8/10
Little known brilliant biopic made in USSR
30 October 2017
Unfortunately Vsevolod Pudovkin, the director of "Mother(Mat)"(1926) and "The end of St.Petersberh"(1927) is now usually mentioned as a master of "Soviet montage school" outdated after the commercial and artistic triumph of full-talkie movies. We, living outside Russia and the other countries that were a part of USSR, know very limited information about films like "Suvorov".

This film is a clear manifestation of the famous director's skill and talent not limited by the technology of silent era.

It was made in the first period of WW 2,apparently for raising patriotic pathos in the nation ( and 5 months after its release the German army attacked USSR).
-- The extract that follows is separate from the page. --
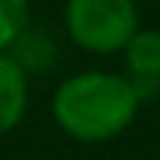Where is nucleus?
Returning a JSON list of instances; mask_svg holds the SVG:
<instances>
[{"instance_id": "obj_1", "label": "nucleus", "mask_w": 160, "mask_h": 160, "mask_svg": "<svg viewBox=\"0 0 160 160\" xmlns=\"http://www.w3.org/2000/svg\"><path fill=\"white\" fill-rule=\"evenodd\" d=\"M138 94L129 75L85 69L57 85L50 98V116L69 138L82 144H101L119 138L138 116Z\"/></svg>"}, {"instance_id": "obj_2", "label": "nucleus", "mask_w": 160, "mask_h": 160, "mask_svg": "<svg viewBox=\"0 0 160 160\" xmlns=\"http://www.w3.org/2000/svg\"><path fill=\"white\" fill-rule=\"evenodd\" d=\"M63 25L75 47L94 57H110L126 47L138 28L135 0H66Z\"/></svg>"}, {"instance_id": "obj_3", "label": "nucleus", "mask_w": 160, "mask_h": 160, "mask_svg": "<svg viewBox=\"0 0 160 160\" xmlns=\"http://www.w3.org/2000/svg\"><path fill=\"white\" fill-rule=\"evenodd\" d=\"M119 53L126 60V72L138 101L144 104L148 98L160 94V28L138 25Z\"/></svg>"}, {"instance_id": "obj_4", "label": "nucleus", "mask_w": 160, "mask_h": 160, "mask_svg": "<svg viewBox=\"0 0 160 160\" xmlns=\"http://www.w3.org/2000/svg\"><path fill=\"white\" fill-rule=\"evenodd\" d=\"M25 110H28V72L10 50H0V138L19 129Z\"/></svg>"}, {"instance_id": "obj_5", "label": "nucleus", "mask_w": 160, "mask_h": 160, "mask_svg": "<svg viewBox=\"0 0 160 160\" xmlns=\"http://www.w3.org/2000/svg\"><path fill=\"white\" fill-rule=\"evenodd\" d=\"M32 0H0V50H10L28 28Z\"/></svg>"}]
</instances>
But how it was made!

Top level actors' performance, accurately clear and tight composition(unlike recent Hollywood dull lengthy "blockbusters"), Anatoli Golovnya's shooting on risky high mountains, and the masterful control over all of those elements by Pudovkin (though credit title tells it's co-directed with Mikhail Doller ,I think that was only some kind of formal excuse for Soviet authorities disliking "formalism"of montage school). "Suvorov" convinced me again that Pudovkin was not only an interesting theorist of cinema, but also a master of film art.

It's very sad that such a brilliant film,like many films during WW 2 made in other countries than USA and France (which represent 2 "mainstreams"of academic film studies ) now attract little attention of foreign film fans.